Monday, February 12, 2007

Slow

I have been meaning to post for quite some time now but I have been lazy. Since I am not only single, but refraining from partying and hanging out, I have been spending too much time online. Not only that, but I have a Sidekick phone that keeps me connected when I am out. Its such an odd cycle that I have fallen into. I have so much to type about that I have been holding in..but as usual, when the moment passes I let it go and move onto the next.

My Birthday is this week (feb 15th) and I will be 28 years old. Madness! Now more and more I see how much time I have to catch up on. Its weird because I see Britney Spears doing all of that shit to herself and being this huge mess...but I really sympathize with that woman. She really has been thru a lot and is just doing all of the wrong things because she is so lost in her emotions that she can't see past her pain. That was me last year. Of course on a much smaller scale. I am better now. However, it takes more then just a new year to change everything. It takes time.

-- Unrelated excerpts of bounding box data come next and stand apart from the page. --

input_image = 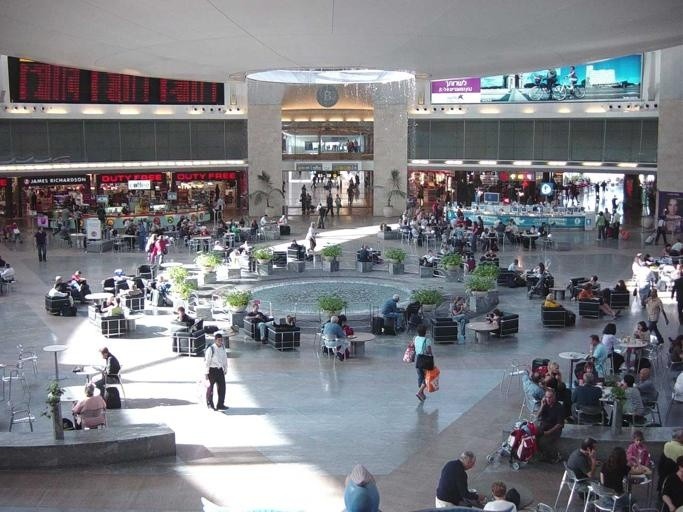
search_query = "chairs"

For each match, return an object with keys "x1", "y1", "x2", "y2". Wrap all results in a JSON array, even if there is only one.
[
  {"x1": 498, "y1": 333, "x2": 683, "y2": 512},
  {"x1": 313, "y1": 326, "x2": 376, "y2": 361},
  {"x1": 101, "y1": 364, "x2": 126, "y2": 407},
  {"x1": 355, "y1": 248, "x2": 381, "y2": 263},
  {"x1": 2, "y1": 274, "x2": 17, "y2": 297},
  {"x1": 44, "y1": 221, "x2": 307, "y2": 357},
  {"x1": 539, "y1": 255, "x2": 681, "y2": 327},
  {"x1": 0, "y1": 343, "x2": 40, "y2": 432},
  {"x1": 379, "y1": 221, "x2": 552, "y2": 342},
  {"x1": 71, "y1": 407, "x2": 107, "y2": 431}
]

Not only does it take time, but it takes a lot of inner strength. As I played thru 2006, I didn't fully grasp how much I would be paying for it in 2007. I put myself in this party state of mind that had me out at least 3 nights a week, drunk, spending too much on clothes (sneakers!) and traveling. I keep reminding myself that it takes baby steps to progress. Its because of this state of mind that I believe that people can change. I have so much faith in myself..I know I can change...I just have to focus.

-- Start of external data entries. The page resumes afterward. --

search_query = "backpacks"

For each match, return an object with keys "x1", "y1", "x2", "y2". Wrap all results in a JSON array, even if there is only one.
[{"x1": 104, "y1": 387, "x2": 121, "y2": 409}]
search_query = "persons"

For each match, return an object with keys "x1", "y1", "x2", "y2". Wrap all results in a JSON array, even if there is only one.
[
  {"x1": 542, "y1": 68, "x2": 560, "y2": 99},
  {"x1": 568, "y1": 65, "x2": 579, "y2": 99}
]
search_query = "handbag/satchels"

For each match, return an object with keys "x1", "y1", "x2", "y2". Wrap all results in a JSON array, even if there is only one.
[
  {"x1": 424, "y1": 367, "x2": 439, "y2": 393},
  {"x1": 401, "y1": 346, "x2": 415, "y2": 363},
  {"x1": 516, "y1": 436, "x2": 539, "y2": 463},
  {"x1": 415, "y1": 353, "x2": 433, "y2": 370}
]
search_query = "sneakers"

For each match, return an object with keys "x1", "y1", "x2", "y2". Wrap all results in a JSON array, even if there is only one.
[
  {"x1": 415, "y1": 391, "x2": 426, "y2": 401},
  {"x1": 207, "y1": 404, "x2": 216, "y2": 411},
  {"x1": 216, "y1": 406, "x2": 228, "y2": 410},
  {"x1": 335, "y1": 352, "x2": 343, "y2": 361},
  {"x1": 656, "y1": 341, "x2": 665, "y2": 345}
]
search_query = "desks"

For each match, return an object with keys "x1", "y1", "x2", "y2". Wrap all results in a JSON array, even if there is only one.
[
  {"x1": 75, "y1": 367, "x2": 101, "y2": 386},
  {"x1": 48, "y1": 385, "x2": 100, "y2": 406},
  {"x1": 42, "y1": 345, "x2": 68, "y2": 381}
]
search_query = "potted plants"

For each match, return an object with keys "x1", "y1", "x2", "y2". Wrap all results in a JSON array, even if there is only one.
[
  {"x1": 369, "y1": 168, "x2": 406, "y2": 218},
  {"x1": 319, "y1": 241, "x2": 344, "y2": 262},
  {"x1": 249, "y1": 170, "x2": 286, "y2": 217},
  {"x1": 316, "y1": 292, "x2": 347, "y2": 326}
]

Valentine's Day is coming up and for obvious reasons I cannot wait for it to come and go. Around this time I can't help but to think of my ex and how this is the time last year (today to be exact) that we broke up. And of course I remind myself that it takes time. It really does...somtimes I cant tell if Im still waiting.

On a random note I am sporting a small hicky on my neck. lol Not something I like but it was worth it.

=)

1 comment:

Fran Correas said...

Nice Aquarius! Happy birthday, man.
Forget about your ex, and enjoy rest of lovers that will show up!